While it is a completely reasonable response to do some trimming of your stocks, build up cash, and have some patience until some good opportunities present themselves, I do believe there are always some bargains for the dedicated stock shopper, and that this is a special one. This is not financial advice as I do not know your situation, needs, or tolerances, this article is meant to provide you with a starting point for understanding this business, so that if it’s interesting you can do your own research.

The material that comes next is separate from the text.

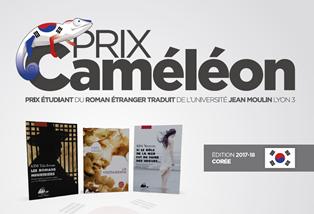 Cameleon 2017-2018 flyer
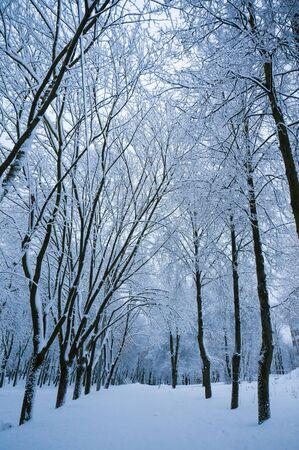 積雪の路地と素晴らしい夜冬の背景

*Full disclaimer I used ChatGPT to format this article, I did 100% of the original writing and hypothesis development, and use the tool only after writing the entire article to make my ideas more readable and concise
Kaspi (KSPI): The Most Asymmetrical Large Cap Opportunity I’ve Found
I’ve done more research on Kaspi than any other investment, and I believe it’s the most asymmetrical opportunity among large caps and bigger. It’s a one-of-a-kind situation that most won’t take seriously — and I believe that’s a mistake.
Kaspi is the first and only company from Kazakhstan to list its shares on U.S. exchanges. It’s essentially a conglomerate, but you can broadly sum up its businesses into banking, payment processing, and e-commerce.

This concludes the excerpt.